8. But before that, we need to figure out which character our magic number represents. Forget about the password-sum for a moment: what is the code that is used in XEcryption to convert numbers into characters and vice versa? (Hint: it's an American code.) Learn about that code, if you don't already know, and Google up a table which shows it. Some of these tables have 2 pages; you want page 1, since page 2 has gibberish characters and no letters, numbers or other stuff which usually appears in an e-mail. Notice that the numbers which correspond to letters, spaces, etc. are within a certain range.
9. Next question to ask yourself: what are the most common characters in the e-mail likely to be? Find them in the table you Googled up, and then find their corresponding code numbers in the same table. (I used three different common characters for my attempt. Note that characters are not necessarily alphanumeric!)
10. Now we can try to guess the password-sum. But here's an additional step that will help you to guess it: find the largest and smallest numbers in your list of encrypted numbers (in the Oracle Program).
11. At this point we have: the largest and smallest numbers in our list of encrypted numbers, the most common number in our list of encrypted numbers, and the numbers corresponding to the 3 most common characters which would likely appear in the message. Now let's try to guess the password-sum. Bearing in mind the way that XEcryption works, there are 3 possible candidates for our password-sum (possibly more or less, if you decided to use more or less than 3 common characters). Figure out what they are.

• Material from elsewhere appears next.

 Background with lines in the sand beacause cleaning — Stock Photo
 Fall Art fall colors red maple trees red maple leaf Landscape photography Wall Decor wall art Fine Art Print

12. For each of these candidate numbers, try and figure out what characters the largest and smallest numbers would correspond to if that candidate really was the password-sum. Are the characters even in that table you Googled up? After this step, I was left with only one candidate - in other words I knew the password-sum. The other ones simply didn't make sense.
(If none of your candidate numbers make sense, the most likely explanation is that you failed to guess what the most common character in the e-mail was. Try again - it's not that hard to guess.)
13. Now you can use the Oracle Program to figure out the actual numbers. The procedure is not too different from what you did in step 5. The next thing is to turn this column of numbers into letters. We could do this manually, but that would take ages, so:
14. The Oracle Program has a function that can help us here. Think about this for a moment: there is another number format which is also listed on the table you Googled up. Use the Oracle Program to convert the numbers to that format, because it's pretty easy to find a converter that will convert the numbers from that format into characters - the text of the (previously) encrypted e-mail.
15. Google up a converter that will do the grunt work for you - after all, you don't want to manually decode 600+ numbers by staring at a table. Copy the numbers from the Oracle Program and paste them into the converter.
16. Voila, you have the e-mail... but wait, something's not right. There are a couple of garbage characters in there, because the converter isn't perfect (or your computer's OS isn't perfect). What could those characters be? Well, taking into account the position of those characters in the e-mail, they must correspond to a very specific sort of character. Remember that most of the keys you use when typing on your keyboard - not just the letters, numbers and punctuation - each correspond to a character, and replace those garbage characters with the ones which should go there.
17. Use the HTS message system to send the now-corrected e-mail to our friend ToxiCo_Watch, and that's all she wrote.
Hope those of you who are having trouble find this helpful.